WHAT IS ASKED:
Starting with the line containing "Of point (306, 218)" and going on through the end of the items, write those lines out again with "riverside vegetation" replaced by "riverbank vegetation" and nothing else changed. Leave the pictures out of your answer.

───── INPUT MATERIAL

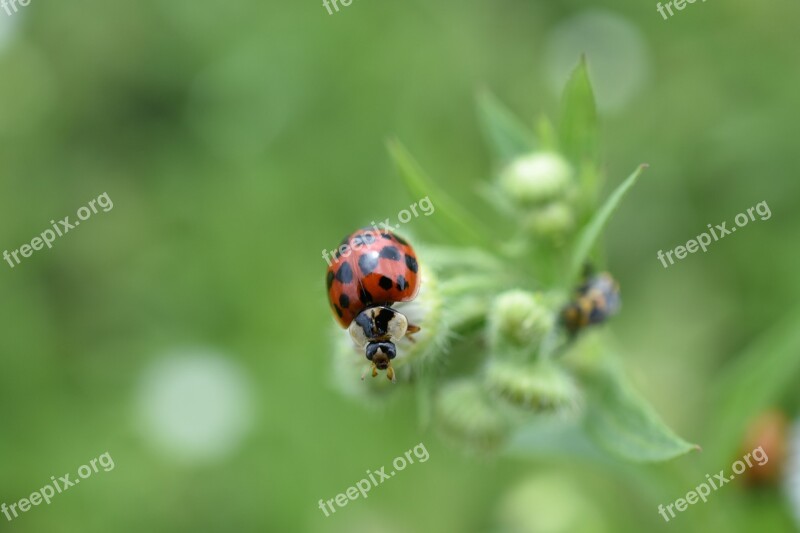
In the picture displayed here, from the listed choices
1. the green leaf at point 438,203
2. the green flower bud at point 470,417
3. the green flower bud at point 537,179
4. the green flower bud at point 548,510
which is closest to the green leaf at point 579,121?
the green flower bud at point 537,179

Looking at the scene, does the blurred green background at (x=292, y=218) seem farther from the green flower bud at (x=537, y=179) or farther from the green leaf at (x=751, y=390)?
the green flower bud at (x=537, y=179)

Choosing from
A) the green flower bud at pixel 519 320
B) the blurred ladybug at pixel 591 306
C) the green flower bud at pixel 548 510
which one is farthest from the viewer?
the green flower bud at pixel 548 510

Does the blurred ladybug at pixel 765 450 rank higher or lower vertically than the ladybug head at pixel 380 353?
lower

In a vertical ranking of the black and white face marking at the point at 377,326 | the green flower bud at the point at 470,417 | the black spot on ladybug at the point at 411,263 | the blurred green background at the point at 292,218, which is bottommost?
the green flower bud at the point at 470,417

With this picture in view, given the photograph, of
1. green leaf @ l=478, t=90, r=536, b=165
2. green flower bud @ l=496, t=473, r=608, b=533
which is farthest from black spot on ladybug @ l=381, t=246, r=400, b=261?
green flower bud @ l=496, t=473, r=608, b=533

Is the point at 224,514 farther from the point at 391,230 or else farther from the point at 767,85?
the point at 767,85

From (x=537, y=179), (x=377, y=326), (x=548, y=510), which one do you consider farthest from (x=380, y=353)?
(x=548, y=510)
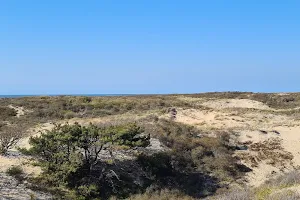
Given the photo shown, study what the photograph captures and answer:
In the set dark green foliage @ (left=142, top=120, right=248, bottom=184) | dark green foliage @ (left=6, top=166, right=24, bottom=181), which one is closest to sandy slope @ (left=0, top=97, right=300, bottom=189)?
dark green foliage @ (left=6, top=166, right=24, bottom=181)

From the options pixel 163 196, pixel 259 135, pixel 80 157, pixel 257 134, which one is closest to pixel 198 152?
pixel 163 196

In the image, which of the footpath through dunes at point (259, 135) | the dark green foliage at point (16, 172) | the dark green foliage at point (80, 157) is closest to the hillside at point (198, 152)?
the footpath through dunes at point (259, 135)

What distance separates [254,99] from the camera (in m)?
54.5

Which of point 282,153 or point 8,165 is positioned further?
point 282,153

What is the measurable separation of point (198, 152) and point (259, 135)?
7822mm

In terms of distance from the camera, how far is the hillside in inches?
601

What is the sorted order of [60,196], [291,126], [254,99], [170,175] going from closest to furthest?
[60,196] < [170,175] < [291,126] < [254,99]

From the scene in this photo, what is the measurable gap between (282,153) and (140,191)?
11.9m

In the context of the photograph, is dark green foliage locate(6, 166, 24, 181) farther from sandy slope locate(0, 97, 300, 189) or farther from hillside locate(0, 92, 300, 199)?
sandy slope locate(0, 97, 300, 189)

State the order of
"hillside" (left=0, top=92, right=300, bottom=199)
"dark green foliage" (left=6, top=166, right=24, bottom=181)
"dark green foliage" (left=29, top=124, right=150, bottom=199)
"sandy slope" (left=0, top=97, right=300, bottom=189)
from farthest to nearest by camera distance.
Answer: "sandy slope" (left=0, top=97, right=300, bottom=189), "hillside" (left=0, top=92, right=300, bottom=199), "dark green foliage" (left=29, top=124, right=150, bottom=199), "dark green foliage" (left=6, top=166, right=24, bottom=181)

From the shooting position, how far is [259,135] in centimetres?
2769

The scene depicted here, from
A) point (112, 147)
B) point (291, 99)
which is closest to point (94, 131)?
point (112, 147)

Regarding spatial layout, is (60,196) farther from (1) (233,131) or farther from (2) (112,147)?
(1) (233,131)

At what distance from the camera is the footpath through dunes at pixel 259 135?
70.4 feet
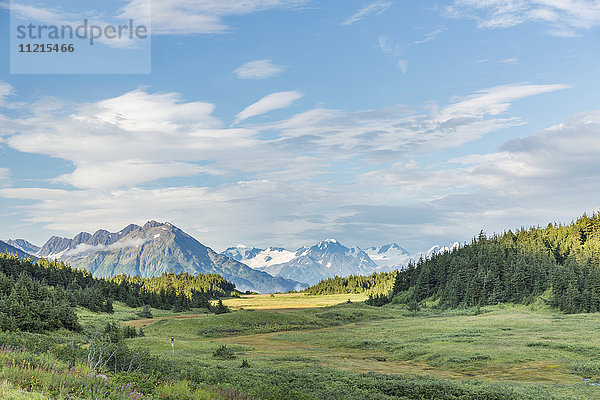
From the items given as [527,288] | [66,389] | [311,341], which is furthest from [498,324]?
[66,389]

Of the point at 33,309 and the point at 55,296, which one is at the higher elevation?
the point at 55,296

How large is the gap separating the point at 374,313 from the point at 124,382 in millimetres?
85421

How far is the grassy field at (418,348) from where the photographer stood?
32094 millimetres

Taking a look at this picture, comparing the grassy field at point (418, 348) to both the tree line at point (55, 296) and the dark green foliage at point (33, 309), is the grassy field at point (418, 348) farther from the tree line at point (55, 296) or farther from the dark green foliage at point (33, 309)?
the tree line at point (55, 296)

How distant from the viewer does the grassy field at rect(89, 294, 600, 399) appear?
105 feet

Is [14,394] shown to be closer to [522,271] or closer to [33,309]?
[33,309]

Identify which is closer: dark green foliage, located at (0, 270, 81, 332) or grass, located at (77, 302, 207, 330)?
dark green foliage, located at (0, 270, 81, 332)

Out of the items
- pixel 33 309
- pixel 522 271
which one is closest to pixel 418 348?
pixel 33 309

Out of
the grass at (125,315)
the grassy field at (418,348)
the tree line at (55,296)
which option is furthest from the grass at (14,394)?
the grass at (125,315)

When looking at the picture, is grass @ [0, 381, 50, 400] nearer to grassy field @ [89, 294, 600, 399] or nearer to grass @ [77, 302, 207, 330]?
grassy field @ [89, 294, 600, 399]

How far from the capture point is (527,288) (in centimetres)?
9925

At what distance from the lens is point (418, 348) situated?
153ft

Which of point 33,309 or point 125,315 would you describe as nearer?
point 33,309

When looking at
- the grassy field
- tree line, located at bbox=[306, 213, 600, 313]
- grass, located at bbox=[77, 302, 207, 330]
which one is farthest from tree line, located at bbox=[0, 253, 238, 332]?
tree line, located at bbox=[306, 213, 600, 313]
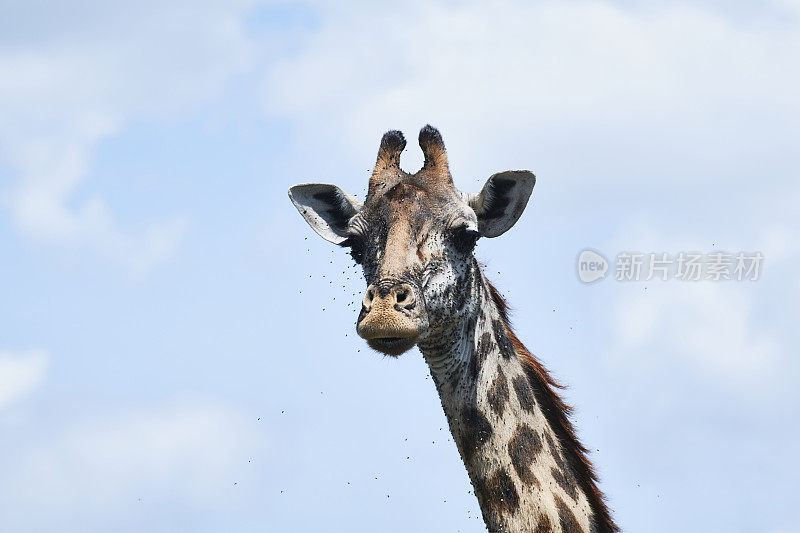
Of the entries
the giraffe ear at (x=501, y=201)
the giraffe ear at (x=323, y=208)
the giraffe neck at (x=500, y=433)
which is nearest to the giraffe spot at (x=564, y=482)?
the giraffe neck at (x=500, y=433)

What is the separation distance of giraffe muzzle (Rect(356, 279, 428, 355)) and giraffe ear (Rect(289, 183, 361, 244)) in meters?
1.97

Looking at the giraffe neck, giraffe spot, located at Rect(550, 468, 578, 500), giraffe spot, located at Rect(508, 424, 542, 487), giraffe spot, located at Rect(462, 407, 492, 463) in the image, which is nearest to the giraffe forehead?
the giraffe neck

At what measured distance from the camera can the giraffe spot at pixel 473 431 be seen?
8.59 meters

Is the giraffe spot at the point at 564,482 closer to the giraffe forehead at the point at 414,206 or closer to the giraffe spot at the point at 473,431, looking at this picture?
the giraffe spot at the point at 473,431

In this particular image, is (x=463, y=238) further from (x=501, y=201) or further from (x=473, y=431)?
(x=473, y=431)

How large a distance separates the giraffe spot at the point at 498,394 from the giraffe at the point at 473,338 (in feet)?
0.03

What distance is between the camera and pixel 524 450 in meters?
8.60

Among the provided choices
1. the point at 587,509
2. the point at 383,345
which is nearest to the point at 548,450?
the point at 587,509

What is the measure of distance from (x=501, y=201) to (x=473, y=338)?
54.2 inches

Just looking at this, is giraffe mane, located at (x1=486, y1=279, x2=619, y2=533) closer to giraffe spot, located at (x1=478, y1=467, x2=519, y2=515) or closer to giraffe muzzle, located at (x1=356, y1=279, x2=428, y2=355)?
giraffe spot, located at (x1=478, y1=467, x2=519, y2=515)

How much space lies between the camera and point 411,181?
9375 mm

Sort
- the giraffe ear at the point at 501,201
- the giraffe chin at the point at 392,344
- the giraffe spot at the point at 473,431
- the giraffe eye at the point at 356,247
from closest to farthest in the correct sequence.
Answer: the giraffe chin at the point at 392,344
the giraffe spot at the point at 473,431
the giraffe eye at the point at 356,247
the giraffe ear at the point at 501,201

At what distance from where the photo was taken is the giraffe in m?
8.32

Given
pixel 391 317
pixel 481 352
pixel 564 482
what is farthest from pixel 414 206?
pixel 564 482
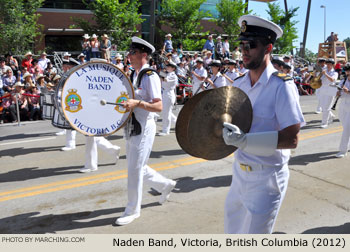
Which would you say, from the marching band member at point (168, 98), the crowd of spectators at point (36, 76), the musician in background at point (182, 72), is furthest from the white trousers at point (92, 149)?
the musician in background at point (182, 72)

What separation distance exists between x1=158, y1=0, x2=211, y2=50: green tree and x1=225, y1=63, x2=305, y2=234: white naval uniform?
935 inches

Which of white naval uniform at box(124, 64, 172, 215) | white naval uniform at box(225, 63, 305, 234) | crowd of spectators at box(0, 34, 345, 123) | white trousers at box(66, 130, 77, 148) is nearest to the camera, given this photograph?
white naval uniform at box(225, 63, 305, 234)

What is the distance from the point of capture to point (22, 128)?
11438mm

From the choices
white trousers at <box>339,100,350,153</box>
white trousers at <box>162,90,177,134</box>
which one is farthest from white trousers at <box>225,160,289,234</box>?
white trousers at <box>162,90,177,134</box>

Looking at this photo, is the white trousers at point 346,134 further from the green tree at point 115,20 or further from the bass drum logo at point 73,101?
the green tree at point 115,20

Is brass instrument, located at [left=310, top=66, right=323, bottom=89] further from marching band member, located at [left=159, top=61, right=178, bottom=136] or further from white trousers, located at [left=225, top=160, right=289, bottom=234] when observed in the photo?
white trousers, located at [left=225, top=160, right=289, bottom=234]

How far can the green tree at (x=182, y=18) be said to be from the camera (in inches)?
1021

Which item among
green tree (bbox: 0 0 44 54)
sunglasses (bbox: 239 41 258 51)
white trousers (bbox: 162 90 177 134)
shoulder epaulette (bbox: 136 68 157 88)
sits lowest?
white trousers (bbox: 162 90 177 134)

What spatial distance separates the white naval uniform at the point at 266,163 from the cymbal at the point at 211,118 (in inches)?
5.3

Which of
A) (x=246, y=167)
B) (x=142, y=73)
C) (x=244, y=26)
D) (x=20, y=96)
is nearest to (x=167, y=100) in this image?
(x=20, y=96)

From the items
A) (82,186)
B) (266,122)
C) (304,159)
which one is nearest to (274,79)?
(266,122)

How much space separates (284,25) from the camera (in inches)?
1283

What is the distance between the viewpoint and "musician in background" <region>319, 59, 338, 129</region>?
11758 mm

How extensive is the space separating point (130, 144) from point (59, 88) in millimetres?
1139
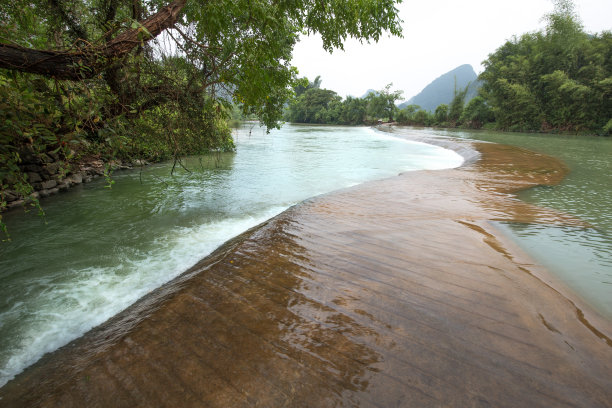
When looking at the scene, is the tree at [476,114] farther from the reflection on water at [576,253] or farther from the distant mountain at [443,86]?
the distant mountain at [443,86]

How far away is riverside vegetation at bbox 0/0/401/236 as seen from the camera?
116 inches

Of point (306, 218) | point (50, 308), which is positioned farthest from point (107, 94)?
point (306, 218)

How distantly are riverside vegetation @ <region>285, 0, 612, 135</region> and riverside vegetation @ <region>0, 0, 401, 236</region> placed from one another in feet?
118

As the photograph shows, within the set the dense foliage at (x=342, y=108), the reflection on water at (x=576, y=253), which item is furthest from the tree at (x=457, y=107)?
the reflection on water at (x=576, y=253)

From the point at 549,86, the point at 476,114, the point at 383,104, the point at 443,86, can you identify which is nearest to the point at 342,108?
the point at 383,104

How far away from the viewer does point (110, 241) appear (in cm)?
509

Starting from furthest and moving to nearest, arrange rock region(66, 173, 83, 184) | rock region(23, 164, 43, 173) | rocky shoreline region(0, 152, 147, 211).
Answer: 1. rock region(66, 173, 83, 184)
2. rock region(23, 164, 43, 173)
3. rocky shoreline region(0, 152, 147, 211)

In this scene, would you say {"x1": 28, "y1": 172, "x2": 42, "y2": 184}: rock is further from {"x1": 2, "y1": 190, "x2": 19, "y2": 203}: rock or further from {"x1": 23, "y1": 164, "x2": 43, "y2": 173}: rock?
{"x1": 2, "y1": 190, "x2": 19, "y2": 203}: rock

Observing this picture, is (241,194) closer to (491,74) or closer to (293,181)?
(293,181)

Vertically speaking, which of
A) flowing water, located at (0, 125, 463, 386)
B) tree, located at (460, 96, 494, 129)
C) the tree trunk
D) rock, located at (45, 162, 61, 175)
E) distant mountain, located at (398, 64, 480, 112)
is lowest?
flowing water, located at (0, 125, 463, 386)

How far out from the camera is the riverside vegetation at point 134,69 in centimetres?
294

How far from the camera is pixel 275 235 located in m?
4.55

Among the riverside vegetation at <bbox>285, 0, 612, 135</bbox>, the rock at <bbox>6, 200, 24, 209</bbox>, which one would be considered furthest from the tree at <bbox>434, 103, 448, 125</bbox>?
the rock at <bbox>6, 200, 24, 209</bbox>

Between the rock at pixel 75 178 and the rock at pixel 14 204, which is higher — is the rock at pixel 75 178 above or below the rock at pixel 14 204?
above
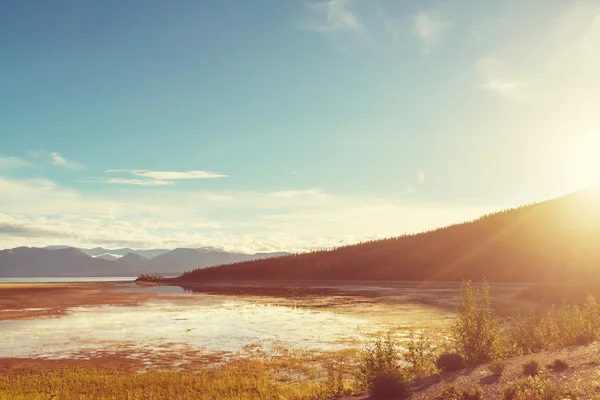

──────────

THE RESPONSE:
Of point (306, 218) | point (50, 308), which is positioned farthest from point (107, 94)?
point (306, 218)

How distantly are riverbank vegetation @ <region>285, 0, 612, 135</region> and riverbank vegetation @ <region>0, 0, 401, 236</region> placed from one another in feet?
118

As the photograph shows, within the set the dense foliage at (x=342, y=108), the reflection on water at (x=576, y=253), which item is furthest from the tree at (x=457, y=107)?
the reflection on water at (x=576, y=253)

From the point at 549,86, the point at 476,114, the point at 383,104, the point at 443,86, can you identify which is nearest to the point at 342,108?
the point at 383,104

How far away from the viewer does point (110, 241) appear (in cm)?
509

Starting from furthest and moving to nearest, arrange rock region(66, 173, 83, 184) | rock region(23, 164, 43, 173) | rocky shoreline region(0, 152, 147, 211).
Answer: 1. rock region(66, 173, 83, 184)
2. rock region(23, 164, 43, 173)
3. rocky shoreline region(0, 152, 147, 211)

In this scene, would you say {"x1": 28, "y1": 172, "x2": 42, "y2": 184}: rock is further from {"x1": 2, "y1": 190, "x2": 19, "y2": 203}: rock or further from {"x1": 23, "y1": 164, "x2": 43, "y2": 173}: rock?
{"x1": 2, "y1": 190, "x2": 19, "y2": 203}: rock

Observing this picture, is (241,194) closer to (491,74) or closer to (293,181)?
(293,181)

Vertically speaking, which of
A) flowing water, located at (0, 125, 463, 386)
B) tree, located at (460, 96, 494, 129)
C) the tree trunk
D) rock, located at (45, 162, 61, 175)
E) distant mountain, located at (398, 64, 480, 112)
is lowest?
flowing water, located at (0, 125, 463, 386)

How far out from the camera is the riverbank vegetation at point 134,69 in centimetres?
294

How far from the camera is pixel 275 235 located in m?
4.55

Among the riverbank vegetation at <bbox>285, 0, 612, 135</bbox>, the rock at <bbox>6, 200, 24, 209</bbox>, which one would be considered furthest from the tree at <bbox>434, 103, 448, 125</bbox>?
the rock at <bbox>6, 200, 24, 209</bbox>

Between the rock at pixel 75 178 and the rock at pixel 14 204, which is higher — is the rock at pixel 75 178 above or below the rock at pixel 14 204?
above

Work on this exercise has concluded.